The Rogue Priests the Vatican Couldn’t Ignore

ITALY
The Daily Beast

Barbie Latza Nadeau

ROME — Errant priests are dropping like flies in Italy these days. Last weekend, Polish Monsignor Krysztof Charamsa was relieved of his services to the Congregation of the Doctrine of the Faith after a coming-out press conference here in which he nuzzled his boyfriend and announced a pending book deal for his tome outlining the Vatican’s “institutionalized homophobia.”

This week, it’s a 75-year-old parish priest in the northern city of Trento who justified pedophilia by victim-blaming, telling Italy’s La7 television channel that often it is needy children who cause weak priests to succumb to their urges.

“Unfortunately, there are children who seek affection because they don’t get it at home and then if they find some priest he can even give in. I understand this,” the Rev. Gino Flaim said. When the shocked TV reporter asked if he was saying it was the child victims’ fault, he said, “In many cases, yes.” Then he closed the interview by saying that while he somehow understood the cause of sexual violence against minors, he simply couldn’t wrap his head around the phenomenon of gay priests. “Homosexuality, I don’t know,” he said. “I think it’s a sickness.”

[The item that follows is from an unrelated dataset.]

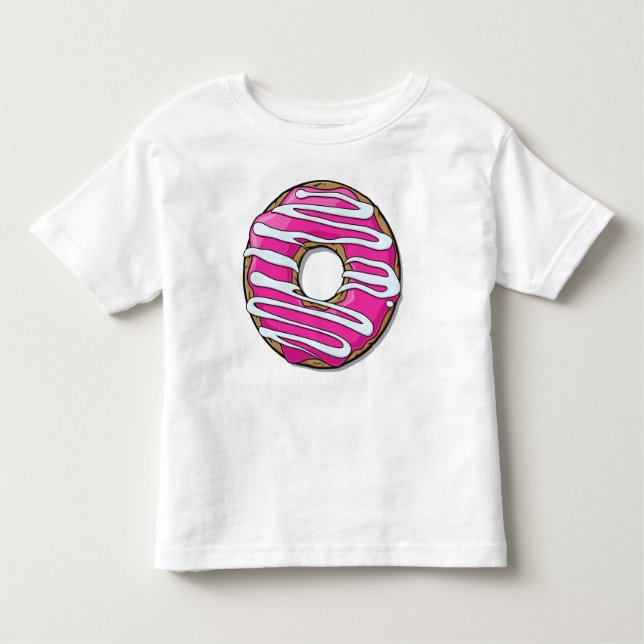 Pink Doughnut, Doughnut, Icing, Frosting, Glaze Toddler T-Shirt (Front)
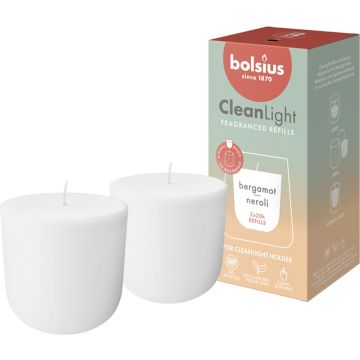 Bolsius Geur Navulling Clean Light Bergamot / Neroli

Flaim’s comments understandably enraged the Vatican, which is in the midst of a crucial summit of bishops that is meant to focus on the woes facing Catholic families—from birth control to Communion for divorced and remarried Catholics—but has been largely sidetracked by the issue of same-sex unions and how priests must minister to the LGBT community. Pope Francis has not escaped the mud-slinging, after first admitting to a meeting with gay-marriage opponent Kim Davis on his recent trip to the U.S., which his press machine followed up with the clarification of the meet-up as a “brief encounter” and an announcement that he also had a cordial audience with a longtime friend and his same-sex partner.

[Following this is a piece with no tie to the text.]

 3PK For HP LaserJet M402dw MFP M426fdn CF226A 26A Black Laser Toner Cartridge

The trouble in Trento couldn’t come at a worse time as the Vatican tries to control its message in Rome. The elderly priest was stripped of his duties—but not his collar. On Thursday, Flaim told La Repubblica that he had no idea what he said that was so upsetting. “I said that I understood them, not that I condone them,” he said. “It’s very different.”

That may be, but support groups for victims of clerical sexual abuse say Flaim’s “preposterous and hurtful” comments reflect a commonly held sentiment among the clerical community. “Time and time again, for decades, we’ve seen priests and bishops make this claim,” David Clohessy, national director for the Survivors Network of Those Abused by Priests known as SNAP told The Daily Beast. “Hundreds of clerics have publicly blamed kids for their own victimization. And we suspect that thousands more privately hold these self-serving attitudes but are smart enough to hide their views.”